REQUIREMENTS:
1) List every web address that appears in the thread.
2) Answer these from the thread:
(a) Which slide of the presentation is suggested as possibly helpful?
(b) What is the subject line of the message sent on Thursday, July 03, 2008?
(c) Which query is recommended as the starting point when stepping through the internals?

EXTRACT:
—————
Posted by "Mukherjee, Prasenjit" <P....@corp.aol.com>.
The slide16 in the following ppt might be of some help. Let me know if
it helps. 

http://docs.google.com/Presentation?docid=dmsxgtg_98dbh529dn

-Prasen 

-----Original Message-----
From: Grant Ingersoll [mailto:gsingers@apache.org] 
Sent: Thursday, July 03, 2008 8:08 AM
To: java-dev@lucene.apache.org
Subject: Re: readVInt, what is it for?

I'd suggest starting with a couple of places:
http://lucene.apache.org/java/2_3_2/fileformats.html

and

http://lucene.apache.org/java/2_3_2/scoring.html

and then do as Yonik said and step through the internals, starting with
a simple TermQuery which leads to the TermScorer.

-Grant


On Jul 2, 2008, at 10:04 PM, blazingwolf7 wrote:

>
> Hmmm, I don't think I get it. How is it tracked during index time? I 
> index my file earlier. Later I will open the index and perform a 
> search.
—————
RAW RECORDS:
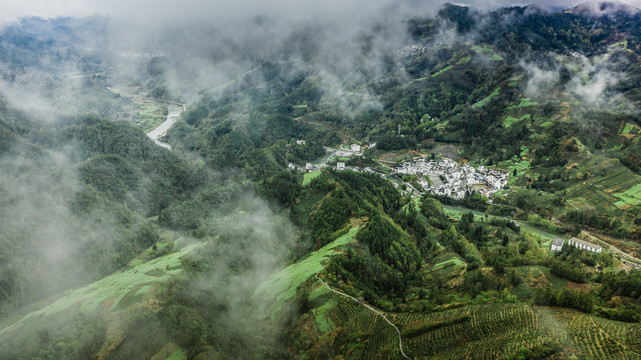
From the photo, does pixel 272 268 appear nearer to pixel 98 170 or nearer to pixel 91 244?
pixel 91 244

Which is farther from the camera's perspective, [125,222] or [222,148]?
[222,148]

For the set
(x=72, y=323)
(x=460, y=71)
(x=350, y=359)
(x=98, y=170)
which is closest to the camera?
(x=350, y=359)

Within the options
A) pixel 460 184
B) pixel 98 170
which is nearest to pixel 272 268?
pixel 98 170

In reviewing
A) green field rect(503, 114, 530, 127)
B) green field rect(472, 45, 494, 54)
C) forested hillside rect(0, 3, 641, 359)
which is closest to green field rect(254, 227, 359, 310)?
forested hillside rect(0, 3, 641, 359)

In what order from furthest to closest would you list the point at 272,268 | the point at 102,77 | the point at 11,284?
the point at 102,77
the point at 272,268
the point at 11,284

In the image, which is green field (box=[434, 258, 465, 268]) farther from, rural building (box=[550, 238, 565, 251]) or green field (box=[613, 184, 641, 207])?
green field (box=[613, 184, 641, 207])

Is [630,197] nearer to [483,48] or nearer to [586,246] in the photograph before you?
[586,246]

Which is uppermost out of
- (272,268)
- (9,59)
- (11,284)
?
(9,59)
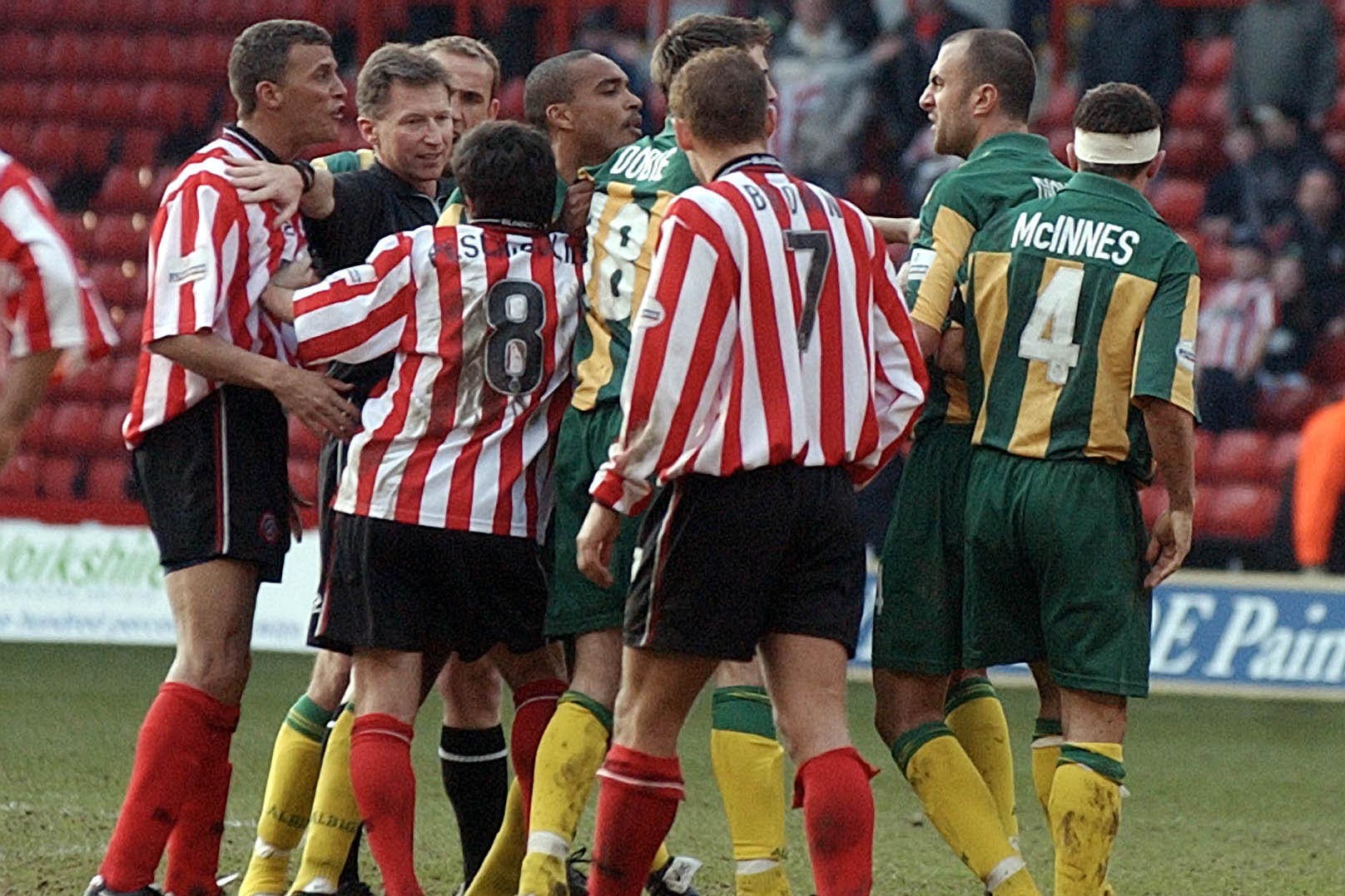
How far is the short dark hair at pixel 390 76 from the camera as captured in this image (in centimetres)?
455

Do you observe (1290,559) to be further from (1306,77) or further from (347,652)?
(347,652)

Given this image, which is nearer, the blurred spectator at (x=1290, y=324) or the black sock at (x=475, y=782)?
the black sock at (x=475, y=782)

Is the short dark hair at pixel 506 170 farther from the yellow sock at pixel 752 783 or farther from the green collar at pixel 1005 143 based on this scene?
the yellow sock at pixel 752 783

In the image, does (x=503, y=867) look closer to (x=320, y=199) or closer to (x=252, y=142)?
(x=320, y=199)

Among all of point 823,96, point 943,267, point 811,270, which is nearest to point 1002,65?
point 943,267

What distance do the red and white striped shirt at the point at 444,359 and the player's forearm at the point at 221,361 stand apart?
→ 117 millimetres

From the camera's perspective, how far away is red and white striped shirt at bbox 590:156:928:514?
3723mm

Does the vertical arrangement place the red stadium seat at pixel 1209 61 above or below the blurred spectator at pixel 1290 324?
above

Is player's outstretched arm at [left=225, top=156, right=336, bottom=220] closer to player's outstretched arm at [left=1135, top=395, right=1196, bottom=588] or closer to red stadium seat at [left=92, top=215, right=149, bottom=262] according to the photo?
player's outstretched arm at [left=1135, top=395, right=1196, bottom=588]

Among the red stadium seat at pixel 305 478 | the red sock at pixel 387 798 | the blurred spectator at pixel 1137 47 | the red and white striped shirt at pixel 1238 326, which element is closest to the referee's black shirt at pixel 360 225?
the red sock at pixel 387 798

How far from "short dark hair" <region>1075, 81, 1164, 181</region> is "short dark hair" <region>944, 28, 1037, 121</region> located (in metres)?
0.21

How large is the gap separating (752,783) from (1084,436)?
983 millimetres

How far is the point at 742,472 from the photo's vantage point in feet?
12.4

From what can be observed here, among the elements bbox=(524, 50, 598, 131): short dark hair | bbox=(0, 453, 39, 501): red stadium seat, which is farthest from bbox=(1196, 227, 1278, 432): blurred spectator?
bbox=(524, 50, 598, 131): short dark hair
—————
RESULTS FOR EACH TASK:
1)
http://docs.google.com/Presentation?docid=dmsxgtg_98dbh529dn
http://lucene.apache.org/java/2_3_2/fileformats.html
http://lucene.apache.org/java/2_3_2/scoring.html

2)
(a) Slide 16
(b) Re: readVInt, what is it for?
(c) A simple TermQuery